Software patents are fundamentally about everything which patents originally weren’t about. Patents were originally for individuals, inventors, who wanted to protect their new invention (e.g. the sadly mythical Thomas Crapper Valveless Water-Waste Preventer) from the evil copycat claws of Big Business. Patents are having less and less to do with actual innovation, and more to do with the blocking of market segments. Software patents especially are being used by Big Businesses as a sort of land-grabbing exercise, staking out their territories in the finite software landscape. If you have a problem which you need to solve in software, you analyze the problem and (usually) end up with an elegant algorithm, a program, which solves the problem. You might choose to use JavaBeans, use a Decorator pattern, whatever. But the chances are that you’ll inadvertently write a small chunk of code which has already been patented.

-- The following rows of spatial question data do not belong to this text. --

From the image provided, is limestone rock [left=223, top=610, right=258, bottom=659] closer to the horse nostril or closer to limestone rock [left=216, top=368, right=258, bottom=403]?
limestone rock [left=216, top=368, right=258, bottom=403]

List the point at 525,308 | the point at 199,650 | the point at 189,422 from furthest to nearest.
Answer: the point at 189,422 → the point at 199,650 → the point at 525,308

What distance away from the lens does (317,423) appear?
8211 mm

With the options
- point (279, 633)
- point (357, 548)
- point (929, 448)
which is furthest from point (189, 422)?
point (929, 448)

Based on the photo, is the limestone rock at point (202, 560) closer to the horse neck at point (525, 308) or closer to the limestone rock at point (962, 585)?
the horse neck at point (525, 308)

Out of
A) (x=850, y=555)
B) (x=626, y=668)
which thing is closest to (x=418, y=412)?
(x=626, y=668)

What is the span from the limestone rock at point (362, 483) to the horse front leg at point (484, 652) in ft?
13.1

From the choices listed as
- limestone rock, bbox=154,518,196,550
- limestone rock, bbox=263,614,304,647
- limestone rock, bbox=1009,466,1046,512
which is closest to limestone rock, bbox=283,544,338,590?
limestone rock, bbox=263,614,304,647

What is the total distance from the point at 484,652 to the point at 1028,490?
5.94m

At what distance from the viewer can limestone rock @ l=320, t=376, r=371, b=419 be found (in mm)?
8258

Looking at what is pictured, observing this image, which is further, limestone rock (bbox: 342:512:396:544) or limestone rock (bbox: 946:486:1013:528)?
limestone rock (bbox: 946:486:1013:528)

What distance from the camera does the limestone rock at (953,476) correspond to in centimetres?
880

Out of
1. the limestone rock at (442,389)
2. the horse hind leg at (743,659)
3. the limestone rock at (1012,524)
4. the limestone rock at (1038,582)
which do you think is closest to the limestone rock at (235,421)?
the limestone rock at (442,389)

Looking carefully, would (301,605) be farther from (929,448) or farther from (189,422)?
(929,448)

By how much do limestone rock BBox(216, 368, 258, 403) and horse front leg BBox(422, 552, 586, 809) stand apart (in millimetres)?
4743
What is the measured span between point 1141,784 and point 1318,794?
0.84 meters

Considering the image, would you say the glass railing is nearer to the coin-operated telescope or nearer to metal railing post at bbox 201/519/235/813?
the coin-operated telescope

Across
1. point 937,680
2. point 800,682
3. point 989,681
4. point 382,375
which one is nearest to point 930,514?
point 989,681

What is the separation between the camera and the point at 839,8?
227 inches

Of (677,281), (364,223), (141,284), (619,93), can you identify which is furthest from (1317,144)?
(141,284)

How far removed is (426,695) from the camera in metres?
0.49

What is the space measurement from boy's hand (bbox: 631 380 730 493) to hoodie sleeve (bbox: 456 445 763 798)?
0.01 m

There are distinctions between patenting actual code – a concrete algorithm – and a software “technique”, which may be implemented by writing your own code. Software patents naturally also cover the user interface and various aspects of user interaction – as Microsoft discovered when they were sued for offering the ability to download IE plug-ins via IE. So it’s all quite a murky, grey area just waiting for expensive lawsuits between Big Businesses and (occasionally) Little HaveAGos to define, one patent at a time, what can be patented and what “clearly” can’t.
Meanwhile, the European Patent Office has in the past issued patents on accepting payments by credit card, and even a patent on the humble progress bar.
A key vote on the European Directive on Computer Implemented Inventions yesterday threatens to make the murky grey area even greyer and murkier.
A number of proposed amendments to the Directive were rejected by the EU’s legal affairs committee, a major blow to opponents of software patents in the EU.
In some ways, the proposed amendments to EU patent law will make technical patents easier to define, e.g. they’ve provided a definition of “technical”: “belonging to a field of technology”, and a field of technology has been defined as “a field of applied natural science”. In theory, this amendment should rule out patents on business methods and maths – which really should cover software patents. However, a crucial section of the directive remains in force, meaning that only source code is excluded: “pure software inventions” can still be patented.
Free Software advocate/guru/pioneer Richard Stallman says of the looming EU directive: “If patent law had been applied to novels in the 1880s, great books would not have been written. If the EU applies it to software, every computer user will be restricted.”